◆ **Goal**
Please retype the items starting at the line that contains "Is the grass" and ending at the line that contains "Result: the covered", both lines included.

◆ **Stored rows**
"""

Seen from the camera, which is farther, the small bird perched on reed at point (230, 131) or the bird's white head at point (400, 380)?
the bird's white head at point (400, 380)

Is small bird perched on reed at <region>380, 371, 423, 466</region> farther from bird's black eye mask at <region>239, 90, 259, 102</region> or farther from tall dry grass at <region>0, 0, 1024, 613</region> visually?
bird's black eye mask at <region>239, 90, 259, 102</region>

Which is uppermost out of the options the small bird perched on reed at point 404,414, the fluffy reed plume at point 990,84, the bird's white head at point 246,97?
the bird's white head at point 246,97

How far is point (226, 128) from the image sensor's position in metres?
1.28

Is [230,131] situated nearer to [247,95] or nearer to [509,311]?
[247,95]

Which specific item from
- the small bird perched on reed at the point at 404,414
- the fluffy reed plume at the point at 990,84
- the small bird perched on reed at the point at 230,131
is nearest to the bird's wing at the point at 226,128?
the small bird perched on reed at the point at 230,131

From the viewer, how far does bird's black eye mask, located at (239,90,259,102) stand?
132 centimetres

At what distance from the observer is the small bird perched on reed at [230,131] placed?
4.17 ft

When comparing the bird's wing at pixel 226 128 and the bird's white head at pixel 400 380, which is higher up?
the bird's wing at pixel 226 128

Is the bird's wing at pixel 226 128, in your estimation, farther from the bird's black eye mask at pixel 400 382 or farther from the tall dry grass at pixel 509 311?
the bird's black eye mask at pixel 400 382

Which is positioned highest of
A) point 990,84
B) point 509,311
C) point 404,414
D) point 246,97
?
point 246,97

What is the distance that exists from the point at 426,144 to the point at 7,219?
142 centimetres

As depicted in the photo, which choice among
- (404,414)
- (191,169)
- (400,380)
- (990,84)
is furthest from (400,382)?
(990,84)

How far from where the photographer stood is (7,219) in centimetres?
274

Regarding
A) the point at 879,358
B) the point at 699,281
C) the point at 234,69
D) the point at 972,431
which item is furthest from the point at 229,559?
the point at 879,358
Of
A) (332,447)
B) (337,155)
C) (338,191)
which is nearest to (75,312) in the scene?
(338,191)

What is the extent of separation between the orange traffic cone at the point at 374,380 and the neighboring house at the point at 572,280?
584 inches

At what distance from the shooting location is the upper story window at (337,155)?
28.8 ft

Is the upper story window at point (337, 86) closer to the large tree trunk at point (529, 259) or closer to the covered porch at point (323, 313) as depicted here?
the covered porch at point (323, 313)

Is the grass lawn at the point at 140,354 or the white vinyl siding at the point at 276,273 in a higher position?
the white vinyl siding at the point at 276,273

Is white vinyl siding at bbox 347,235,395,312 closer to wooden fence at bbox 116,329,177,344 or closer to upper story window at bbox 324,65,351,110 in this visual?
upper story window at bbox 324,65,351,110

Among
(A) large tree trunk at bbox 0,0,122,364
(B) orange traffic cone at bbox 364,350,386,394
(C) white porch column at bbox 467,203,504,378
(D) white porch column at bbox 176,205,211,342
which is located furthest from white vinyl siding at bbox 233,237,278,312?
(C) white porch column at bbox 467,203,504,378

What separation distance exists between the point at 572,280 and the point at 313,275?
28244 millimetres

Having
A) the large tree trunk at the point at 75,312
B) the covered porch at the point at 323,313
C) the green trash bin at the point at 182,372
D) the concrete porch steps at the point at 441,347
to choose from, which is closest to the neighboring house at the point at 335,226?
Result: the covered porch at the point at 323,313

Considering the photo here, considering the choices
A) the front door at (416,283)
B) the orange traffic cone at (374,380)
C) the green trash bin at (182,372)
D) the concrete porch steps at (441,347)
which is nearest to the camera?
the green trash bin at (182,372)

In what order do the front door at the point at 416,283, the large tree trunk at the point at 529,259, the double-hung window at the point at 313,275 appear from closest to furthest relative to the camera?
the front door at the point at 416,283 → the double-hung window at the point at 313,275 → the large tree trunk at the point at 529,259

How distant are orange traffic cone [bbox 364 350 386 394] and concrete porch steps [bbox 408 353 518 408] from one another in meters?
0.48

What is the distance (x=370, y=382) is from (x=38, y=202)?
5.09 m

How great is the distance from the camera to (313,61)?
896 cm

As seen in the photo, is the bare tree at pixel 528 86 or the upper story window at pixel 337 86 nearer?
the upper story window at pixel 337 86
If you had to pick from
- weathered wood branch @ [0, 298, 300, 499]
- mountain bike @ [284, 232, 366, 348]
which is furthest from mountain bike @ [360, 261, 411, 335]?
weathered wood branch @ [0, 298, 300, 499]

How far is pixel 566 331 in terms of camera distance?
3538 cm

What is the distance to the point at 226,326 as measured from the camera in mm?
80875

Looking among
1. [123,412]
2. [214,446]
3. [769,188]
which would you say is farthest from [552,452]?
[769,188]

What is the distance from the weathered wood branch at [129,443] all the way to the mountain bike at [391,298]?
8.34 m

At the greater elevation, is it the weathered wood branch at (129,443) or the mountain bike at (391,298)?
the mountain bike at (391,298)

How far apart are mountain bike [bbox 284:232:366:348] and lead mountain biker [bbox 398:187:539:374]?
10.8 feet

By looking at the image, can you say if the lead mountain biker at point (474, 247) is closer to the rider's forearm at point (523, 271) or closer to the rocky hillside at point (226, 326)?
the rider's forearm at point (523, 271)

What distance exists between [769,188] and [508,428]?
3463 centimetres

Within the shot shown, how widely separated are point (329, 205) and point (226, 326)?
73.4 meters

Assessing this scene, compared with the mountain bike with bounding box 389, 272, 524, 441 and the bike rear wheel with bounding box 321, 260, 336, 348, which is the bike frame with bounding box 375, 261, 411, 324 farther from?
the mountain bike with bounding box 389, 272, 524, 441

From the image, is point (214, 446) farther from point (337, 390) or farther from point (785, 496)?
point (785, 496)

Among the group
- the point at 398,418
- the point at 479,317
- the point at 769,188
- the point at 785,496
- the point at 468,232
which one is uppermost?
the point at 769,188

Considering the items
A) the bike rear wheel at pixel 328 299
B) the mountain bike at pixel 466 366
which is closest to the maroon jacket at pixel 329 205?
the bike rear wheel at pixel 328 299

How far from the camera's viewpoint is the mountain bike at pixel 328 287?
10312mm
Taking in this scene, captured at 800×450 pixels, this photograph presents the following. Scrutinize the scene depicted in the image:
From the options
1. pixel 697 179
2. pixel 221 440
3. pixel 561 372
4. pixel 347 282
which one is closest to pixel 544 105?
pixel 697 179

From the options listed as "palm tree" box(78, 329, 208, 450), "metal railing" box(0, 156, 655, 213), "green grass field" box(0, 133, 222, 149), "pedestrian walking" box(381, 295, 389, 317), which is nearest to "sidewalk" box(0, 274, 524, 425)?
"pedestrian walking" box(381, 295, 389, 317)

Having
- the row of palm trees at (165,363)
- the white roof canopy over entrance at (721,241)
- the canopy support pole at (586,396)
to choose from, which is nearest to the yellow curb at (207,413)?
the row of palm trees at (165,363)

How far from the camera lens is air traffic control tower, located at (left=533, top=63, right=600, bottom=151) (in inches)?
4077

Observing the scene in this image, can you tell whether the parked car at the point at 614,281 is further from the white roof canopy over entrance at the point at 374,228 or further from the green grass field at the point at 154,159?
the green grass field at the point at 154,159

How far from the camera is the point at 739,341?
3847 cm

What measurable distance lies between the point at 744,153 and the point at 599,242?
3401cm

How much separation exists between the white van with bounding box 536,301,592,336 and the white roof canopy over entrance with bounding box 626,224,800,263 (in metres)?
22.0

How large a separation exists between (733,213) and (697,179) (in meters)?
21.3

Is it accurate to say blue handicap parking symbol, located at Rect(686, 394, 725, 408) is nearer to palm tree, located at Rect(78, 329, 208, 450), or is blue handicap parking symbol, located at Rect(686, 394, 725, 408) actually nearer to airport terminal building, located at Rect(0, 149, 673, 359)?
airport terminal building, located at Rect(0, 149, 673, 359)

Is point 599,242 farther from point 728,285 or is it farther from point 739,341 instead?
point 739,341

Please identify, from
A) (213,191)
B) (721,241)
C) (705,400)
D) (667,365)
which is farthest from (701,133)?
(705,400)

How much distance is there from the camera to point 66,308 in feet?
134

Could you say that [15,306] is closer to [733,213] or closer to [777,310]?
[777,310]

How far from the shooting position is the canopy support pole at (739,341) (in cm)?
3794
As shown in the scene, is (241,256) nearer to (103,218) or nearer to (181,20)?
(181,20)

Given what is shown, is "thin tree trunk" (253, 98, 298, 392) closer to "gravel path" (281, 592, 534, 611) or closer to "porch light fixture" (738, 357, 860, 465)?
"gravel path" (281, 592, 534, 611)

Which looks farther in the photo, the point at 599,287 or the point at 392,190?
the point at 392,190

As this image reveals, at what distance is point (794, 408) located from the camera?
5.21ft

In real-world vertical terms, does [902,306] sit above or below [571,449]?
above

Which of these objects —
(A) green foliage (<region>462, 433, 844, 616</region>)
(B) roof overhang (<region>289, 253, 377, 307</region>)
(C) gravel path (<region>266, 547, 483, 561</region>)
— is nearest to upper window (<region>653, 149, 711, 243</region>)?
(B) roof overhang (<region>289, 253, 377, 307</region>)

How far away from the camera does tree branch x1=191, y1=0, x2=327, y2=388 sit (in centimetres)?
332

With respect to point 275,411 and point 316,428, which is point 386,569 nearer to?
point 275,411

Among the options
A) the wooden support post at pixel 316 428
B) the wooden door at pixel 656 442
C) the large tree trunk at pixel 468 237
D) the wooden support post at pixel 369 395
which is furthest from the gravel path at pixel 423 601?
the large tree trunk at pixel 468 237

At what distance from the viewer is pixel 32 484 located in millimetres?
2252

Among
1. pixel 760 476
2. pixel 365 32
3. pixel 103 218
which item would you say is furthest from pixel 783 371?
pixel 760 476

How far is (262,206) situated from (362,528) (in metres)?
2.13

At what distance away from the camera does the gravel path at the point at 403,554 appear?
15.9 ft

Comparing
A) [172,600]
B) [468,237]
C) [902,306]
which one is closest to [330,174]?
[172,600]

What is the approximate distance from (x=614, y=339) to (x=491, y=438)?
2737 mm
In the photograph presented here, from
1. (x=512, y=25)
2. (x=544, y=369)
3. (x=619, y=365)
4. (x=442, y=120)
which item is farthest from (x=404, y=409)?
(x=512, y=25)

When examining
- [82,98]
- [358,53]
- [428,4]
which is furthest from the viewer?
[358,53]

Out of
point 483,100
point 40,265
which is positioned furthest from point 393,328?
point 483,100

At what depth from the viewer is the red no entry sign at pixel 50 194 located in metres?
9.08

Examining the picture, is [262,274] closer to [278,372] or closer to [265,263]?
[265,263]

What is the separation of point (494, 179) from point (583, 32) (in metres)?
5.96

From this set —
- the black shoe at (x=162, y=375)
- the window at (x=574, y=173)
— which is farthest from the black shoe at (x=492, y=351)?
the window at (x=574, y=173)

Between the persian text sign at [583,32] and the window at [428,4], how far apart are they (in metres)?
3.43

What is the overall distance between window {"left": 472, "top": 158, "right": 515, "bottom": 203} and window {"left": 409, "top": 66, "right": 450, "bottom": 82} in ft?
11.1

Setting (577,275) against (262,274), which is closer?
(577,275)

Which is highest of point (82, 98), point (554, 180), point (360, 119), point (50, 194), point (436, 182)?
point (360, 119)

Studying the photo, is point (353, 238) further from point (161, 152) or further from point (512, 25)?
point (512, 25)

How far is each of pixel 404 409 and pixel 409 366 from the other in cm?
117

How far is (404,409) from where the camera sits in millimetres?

"""

◆ **Reply to the task**
Is the grass lawn at the point at 140,354 or the white vinyl siding at the point at 276,273 in a higher position?
the white vinyl siding at the point at 276,273

Is white vinyl siding at bbox 347,235,395,312 closer to wooden fence at bbox 116,329,177,344 or closer to upper story window at bbox 324,65,351,110 in this visual?
upper story window at bbox 324,65,351,110

Among
(A) large tree trunk at bbox 0,0,122,364
(B) orange traffic cone at bbox 364,350,386,394
(C) white porch column at bbox 467,203,504,378
(D) white porch column at bbox 176,205,211,342
which is located furthest from white vinyl siding at bbox 233,237,278,312?
(C) white porch column at bbox 467,203,504,378

What separation distance exists between the point at 572,280 and the point at 313,275?
28244 millimetres

Having
A) the large tree trunk at the point at 75,312
B) the covered porch at the point at 323,313
C) the green trash bin at the point at 182,372
D) the concrete porch steps at the point at 441,347
to choose from, which is closest to the neighboring house at the point at 335,226?
Result: the covered porch at the point at 323,313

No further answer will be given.